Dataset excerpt
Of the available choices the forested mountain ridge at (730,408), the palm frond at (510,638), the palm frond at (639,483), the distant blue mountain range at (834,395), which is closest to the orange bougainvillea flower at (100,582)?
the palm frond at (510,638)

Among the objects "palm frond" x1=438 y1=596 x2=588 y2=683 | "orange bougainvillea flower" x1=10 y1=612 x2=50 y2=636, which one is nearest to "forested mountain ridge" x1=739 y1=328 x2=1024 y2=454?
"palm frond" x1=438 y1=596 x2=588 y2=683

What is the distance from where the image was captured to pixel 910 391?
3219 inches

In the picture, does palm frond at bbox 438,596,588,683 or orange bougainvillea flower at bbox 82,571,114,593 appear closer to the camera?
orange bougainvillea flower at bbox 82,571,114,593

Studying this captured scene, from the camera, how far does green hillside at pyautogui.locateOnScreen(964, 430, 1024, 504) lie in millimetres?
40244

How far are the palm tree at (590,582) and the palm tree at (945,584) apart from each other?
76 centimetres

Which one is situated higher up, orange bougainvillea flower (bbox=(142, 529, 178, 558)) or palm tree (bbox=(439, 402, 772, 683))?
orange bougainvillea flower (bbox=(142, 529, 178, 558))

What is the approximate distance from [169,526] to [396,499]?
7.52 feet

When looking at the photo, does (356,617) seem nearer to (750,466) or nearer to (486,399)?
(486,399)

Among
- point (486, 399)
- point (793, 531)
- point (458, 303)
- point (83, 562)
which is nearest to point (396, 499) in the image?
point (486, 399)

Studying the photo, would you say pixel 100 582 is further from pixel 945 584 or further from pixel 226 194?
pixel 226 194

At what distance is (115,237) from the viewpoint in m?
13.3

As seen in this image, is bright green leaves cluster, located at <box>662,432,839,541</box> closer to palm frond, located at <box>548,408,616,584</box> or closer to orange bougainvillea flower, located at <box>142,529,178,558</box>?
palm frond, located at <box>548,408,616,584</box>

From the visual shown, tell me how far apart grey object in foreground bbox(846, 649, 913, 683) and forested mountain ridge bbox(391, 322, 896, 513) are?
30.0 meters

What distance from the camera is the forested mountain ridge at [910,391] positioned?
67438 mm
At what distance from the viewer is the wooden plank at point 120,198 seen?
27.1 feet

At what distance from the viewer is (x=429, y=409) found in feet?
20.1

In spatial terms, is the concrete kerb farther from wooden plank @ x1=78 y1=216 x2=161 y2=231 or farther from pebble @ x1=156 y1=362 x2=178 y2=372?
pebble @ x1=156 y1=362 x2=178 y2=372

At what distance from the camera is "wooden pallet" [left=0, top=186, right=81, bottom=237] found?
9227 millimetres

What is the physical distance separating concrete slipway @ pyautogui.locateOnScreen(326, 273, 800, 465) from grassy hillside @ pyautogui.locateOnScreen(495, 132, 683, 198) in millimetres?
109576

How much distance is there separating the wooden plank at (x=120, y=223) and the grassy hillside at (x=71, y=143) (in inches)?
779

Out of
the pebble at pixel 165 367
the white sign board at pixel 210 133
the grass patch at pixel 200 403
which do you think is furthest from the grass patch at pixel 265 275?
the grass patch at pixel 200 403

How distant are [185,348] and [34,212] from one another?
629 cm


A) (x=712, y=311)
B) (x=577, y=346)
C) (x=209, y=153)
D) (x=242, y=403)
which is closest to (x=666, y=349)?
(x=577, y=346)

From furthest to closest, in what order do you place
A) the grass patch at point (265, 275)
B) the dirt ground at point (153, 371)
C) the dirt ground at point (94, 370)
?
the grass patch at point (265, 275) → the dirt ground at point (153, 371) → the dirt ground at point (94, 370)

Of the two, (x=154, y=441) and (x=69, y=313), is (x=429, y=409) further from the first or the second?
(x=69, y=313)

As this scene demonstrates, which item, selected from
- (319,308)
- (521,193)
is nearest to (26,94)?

Job:
Copy every line of the records above verbatim.

Complete answer:
Of the available choices the forested mountain ridge at (730,408), the palm frond at (510,638), the palm frond at (639,483), the distant blue mountain range at (834,395), which is closest to the orange bougainvillea flower at (100,582)?
the palm frond at (510,638)

Among the objects "palm frond" x1=438 y1=596 x2=588 y2=683 | "orange bougainvillea flower" x1=10 y1=612 x2=50 y2=636, which one is nearest to "forested mountain ridge" x1=739 y1=328 x2=1024 y2=454?
"palm frond" x1=438 y1=596 x2=588 y2=683

What is the distance from where the image was captured to pixel 910 391?
3219 inches

In the picture, does palm frond at bbox 438,596,588,683 or orange bougainvillea flower at bbox 82,571,114,593 appear closer to the camera?
orange bougainvillea flower at bbox 82,571,114,593

Studying this captured scene, from the camera, how far does green hillside at pyautogui.locateOnScreen(964, 430, 1024, 504) lie in millimetres?
40244

How far are the palm tree at (590,582) and the palm tree at (945,584) apart from each other?
76 centimetres

Which one is situated higher up, orange bougainvillea flower (bbox=(142, 529, 178, 558)) or palm tree (bbox=(439, 402, 772, 683))?
orange bougainvillea flower (bbox=(142, 529, 178, 558))

What is the approximate distance from [169,526] to [396,499]?
7.52 feet

When looking at the photo, does (356,617) seem nearer to (750,466) or nearer to (486,399)?
(486,399)

Among
- point (486, 399)
- point (793, 531)
- point (458, 303)
- point (83, 562)
which is nearest to point (396, 499) in the image?
point (486, 399)

Studying the photo, would you say pixel 100 582 is further from pixel 945 584 or further from pixel 226 194?
pixel 226 194

At what distance is (115,237) from the viewpoint in m?
13.3

As seen in this image, is bright green leaves cluster, located at <box>662,432,839,541</box> closer to palm frond, located at <box>548,408,616,584</box> or closer to orange bougainvillea flower, located at <box>142,529,178,558</box>?
palm frond, located at <box>548,408,616,584</box>

From the visual shown, tell me how far apart grey object in foreground bbox(846, 649, 913, 683) and forested mountain ridge bbox(391, 322, 896, 513) are?
30.0 meters

What distance from the camera is the forested mountain ridge at [910,391] positioned?
67438 mm
At what distance from the viewer is the wooden plank at point 120,198 seen?
27.1 feet

At what distance from the viewer is (x=429, y=409) found in feet?
20.1

In spatial terms, is the concrete kerb farther from wooden plank @ x1=78 y1=216 x2=161 y2=231 or farther from pebble @ x1=156 y1=362 x2=178 y2=372?
pebble @ x1=156 y1=362 x2=178 y2=372

At what distance from the camera is "wooden pallet" [left=0, top=186, right=81, bottom=237] found?
9227 millimetres

What is the physical distance separating concrete slipway @ pyautogui.locateOnScreen(326, 273, 800, 465) from grassy hillside @ pyautogui.locateOnScreen(495, 132, 683, 198) in millimetres?
109576

How much distance is there separating the wooden plank at (x=120, y=223) and the grassy hillside at (x=71, y=143) (in inches)?
779

Out of
the pebble at pixel 165 367
the white sign board at pixel 210 133
the grass patch at pixel 200 403
which do you think is furthest from the grass patch at pixel 265 275?
the grass patch at pixel 200 403

How distant are [185,348] and [34,212] from one another?
629 cm


A) (x=712, y=311)
B) (x=577, y=346)
C) (x=209, y=153)
D) (x=242, y=403)
which is closest to (x=666, y=349)?
(x=577, y=346)

From furthest to closest, in what order do you place
A) the grass patch at point (265, 275)
B) the dirt ground at point (153, 371)
C) the dirt ground at point (94, 370)
?
the grass patch at point (265, 275) → the dirt ground at point (153, 371) → the dirt ground at point (94, 370)

Of the two, (x=154, y=441) and (x=69, y=313), is (x=429, y=409) further from the first or the second?
(x=69, y=313)

As this scene demonstrates, which item, selected from
- (319,308)
- (521,193)
is nearest to (26,94)?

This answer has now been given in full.